The plane lifted, lightened by the bomb drop. The B-24s were now behind us. It was 09:42 – time over the target as per mission plan. For Snoozy II (41-24510) the war was about to begin and end. With only three engines pulling we began a silly 360-degree into enemy territory. Where were the P-38s? None! At about 1,000 yards at 3 o’clock there immediately appeared in line astern, a gaggle of ME-109s with four years war experience stalking us. “Ass-end Charlie” was about to become a “sitting duck!” The interphone came alive with voices.
“Bandits were everywhere. “Where are those damn P-38s?” Sounds like typing on loose paper indicated that enemy shells were ripping into the ship’s skin surfaces. Snoozy II began to lag behind the rest of the formation. “Honest John”, McKee’s ship, tried lagging back with us. Good old “Honest John”, he tried.

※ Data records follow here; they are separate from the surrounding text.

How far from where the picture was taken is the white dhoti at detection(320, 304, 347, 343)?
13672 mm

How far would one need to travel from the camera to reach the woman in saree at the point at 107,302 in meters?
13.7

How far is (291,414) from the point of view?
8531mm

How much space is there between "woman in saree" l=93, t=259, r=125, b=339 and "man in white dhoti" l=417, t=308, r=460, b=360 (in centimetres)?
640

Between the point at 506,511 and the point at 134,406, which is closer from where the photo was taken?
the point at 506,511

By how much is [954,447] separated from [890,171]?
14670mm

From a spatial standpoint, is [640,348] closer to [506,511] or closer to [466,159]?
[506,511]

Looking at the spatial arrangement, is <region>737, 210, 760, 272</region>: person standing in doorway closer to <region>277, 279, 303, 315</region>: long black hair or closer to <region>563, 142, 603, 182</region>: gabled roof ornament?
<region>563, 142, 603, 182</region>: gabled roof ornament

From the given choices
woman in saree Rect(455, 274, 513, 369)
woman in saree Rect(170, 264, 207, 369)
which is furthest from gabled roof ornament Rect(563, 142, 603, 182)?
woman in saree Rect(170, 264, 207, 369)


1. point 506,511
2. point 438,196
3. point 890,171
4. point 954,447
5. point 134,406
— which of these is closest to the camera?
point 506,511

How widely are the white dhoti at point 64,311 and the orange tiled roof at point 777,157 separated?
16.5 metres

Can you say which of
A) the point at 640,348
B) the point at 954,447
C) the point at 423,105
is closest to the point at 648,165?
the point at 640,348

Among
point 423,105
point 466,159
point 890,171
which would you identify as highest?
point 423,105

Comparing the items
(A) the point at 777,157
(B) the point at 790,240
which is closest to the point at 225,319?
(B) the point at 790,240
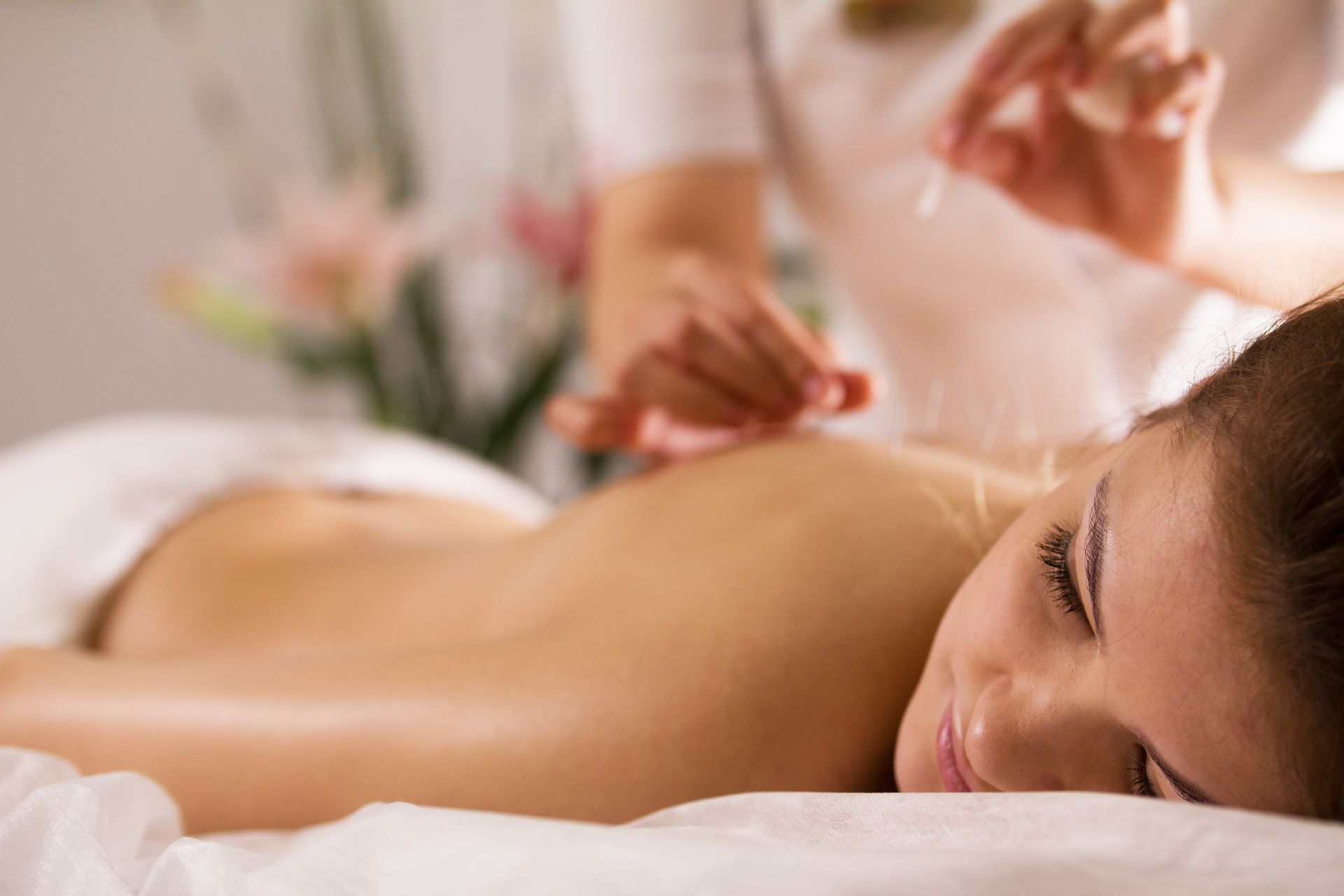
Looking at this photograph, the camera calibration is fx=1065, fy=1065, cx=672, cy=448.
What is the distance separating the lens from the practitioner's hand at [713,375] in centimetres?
75

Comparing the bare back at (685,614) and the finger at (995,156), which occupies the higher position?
the finger at (995,156)

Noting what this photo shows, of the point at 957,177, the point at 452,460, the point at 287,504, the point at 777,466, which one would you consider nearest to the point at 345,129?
the point at 452,460

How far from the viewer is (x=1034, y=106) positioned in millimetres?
696

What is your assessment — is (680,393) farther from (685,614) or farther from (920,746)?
(920,746)

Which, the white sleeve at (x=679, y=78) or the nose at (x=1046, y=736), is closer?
the nose at (x=1046, y=736)

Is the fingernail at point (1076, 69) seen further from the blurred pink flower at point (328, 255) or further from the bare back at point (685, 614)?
the blurred pink flower at point (328, 255)

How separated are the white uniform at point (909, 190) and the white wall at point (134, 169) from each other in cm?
101

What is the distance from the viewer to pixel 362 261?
4.72 feet

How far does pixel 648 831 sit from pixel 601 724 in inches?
6.0

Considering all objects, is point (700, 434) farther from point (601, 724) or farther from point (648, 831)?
point (648, 831)

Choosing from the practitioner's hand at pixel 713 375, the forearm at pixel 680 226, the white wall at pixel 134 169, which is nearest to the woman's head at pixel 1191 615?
the practitioner's hand at pixel 713 375

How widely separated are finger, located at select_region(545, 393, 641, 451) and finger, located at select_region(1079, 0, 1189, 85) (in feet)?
1.27

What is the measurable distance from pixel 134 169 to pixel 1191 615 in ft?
6.61

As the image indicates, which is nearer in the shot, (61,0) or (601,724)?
(601,724)
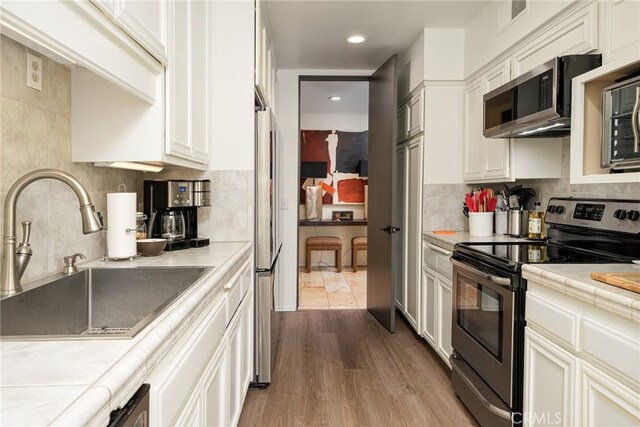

Tracers were coming and going in all directions. “How can I toggle armed bombs in a canted ship?” I thought. They hadn’t taught me that in cadet training. I thought, “Salvo!” That’s it, dump the whole damn load, bombs, shackles and all”.
Now we were headed west, towards the White Cliffs of Dover. Then suddenly, Bert F. Kaylor, the tail gunner, screamed “Jerries at 6 o’clock “! I thought: boy that’s right up our butts”. Out of the sun the bastards came. I could feel each gunner’s position as they fired. Tail, ball and waist each took turns. Again, “where are those damn P-38s?” Now only Truman Wilder, the ball turret gunner, was still firing. Oh, oh, a belly attack was coming. All at once a German fighter right by our nose with a dirty yellow belly and nose with a white prop’ spinner and black painted corkscrew lines like a top. I tried to contact everyone on the interphone but there was no sound. From behind came a hell of a thumping noise. We had taken a full burst of 20 mm cannon into the flight deck. Shortly thereafter the sun went by the nose as the ship went into a flat spin. We were lucky; it could have been in a right vertical spin. Bill Gise, our navigator, got caught in the centrifugal force of the spin. Everything loose flew through the air and plastered on the side of the ship. We finally made it back to the escape hatch to bail out into the “wild blue yonder”. I followed Gise out after some trouble with the hatch. God must have opened it. The ride down was just like the book on parachutes said it would be—scary, but nice. I was alive!
A twenty-two year old German FW-190 pilot, Otto Peter Stammberger, gave this account of his second victory. “I carried out my approach from the rear of the Snoozy II. At full throttle I fired way too early concentrating on the engines of the left wing After the third pass the left two engines were in flames as I concentrated on the right wing. The enemy bomber began slipping to the left while losing altitude and began a big spiral. At an altitude of 200 meters, three or four men were able to bail out before the plane crashed to the ground.”
La Chasse, Gise and Erwin Wissenbeck, the top turret gunner, were the only three to bail out. La Chasse was thrown into various jails including the infamous Napoleonic prison of St. Giles near Brussels. At Dulag Luft he discovered that he was only the 18th American POW. La Chasse finished the war at Stalag Luft III, Sagan in Silesia.
Truman Wilder was returned to the USA for burial on April 30, 1952 at the Ft. McPherson National Cemetery near Maxwell, Nebraska.
We paid a huge cost for freedom in this war by trying to negotiate peace with dictator nations. Will we ever learn? Nobody wants War, however Peace is usually the result of War. Too bad it does not last longer without further violence.